# WORK REQUIRED
Which lines of the data below contain the word "navy"? Gather and copy each of them in full, treating uppercase and lowercase as different.

# RECORDS PROVIDED
• • • •
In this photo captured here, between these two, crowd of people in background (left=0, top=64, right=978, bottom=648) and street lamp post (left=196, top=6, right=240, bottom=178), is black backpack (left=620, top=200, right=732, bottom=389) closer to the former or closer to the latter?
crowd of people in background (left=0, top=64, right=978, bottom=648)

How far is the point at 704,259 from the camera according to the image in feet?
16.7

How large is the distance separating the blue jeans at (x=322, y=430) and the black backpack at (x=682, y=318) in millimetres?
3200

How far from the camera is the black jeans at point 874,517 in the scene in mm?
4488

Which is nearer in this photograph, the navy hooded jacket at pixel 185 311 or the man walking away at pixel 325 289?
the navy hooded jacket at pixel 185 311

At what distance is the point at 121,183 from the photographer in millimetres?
• • • •
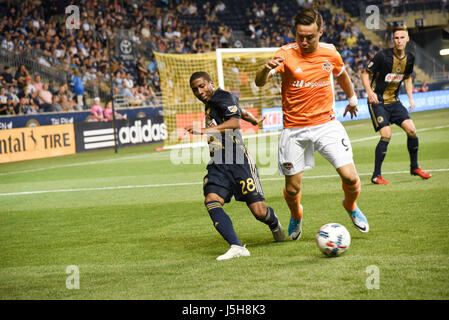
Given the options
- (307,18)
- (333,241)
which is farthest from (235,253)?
• • • •
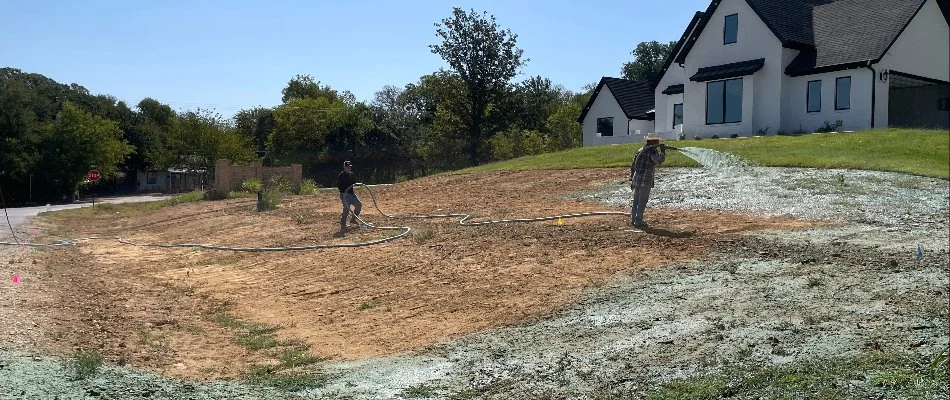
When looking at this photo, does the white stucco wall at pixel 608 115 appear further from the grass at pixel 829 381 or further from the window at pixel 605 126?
• • • •
# EXERCISE OUTPUT
Which is nearer in this photograph, the navy hooded jacket at pixel 185 311 or the man walking away at pixel 325 289?
the navy hooded jacket at pixel 185 311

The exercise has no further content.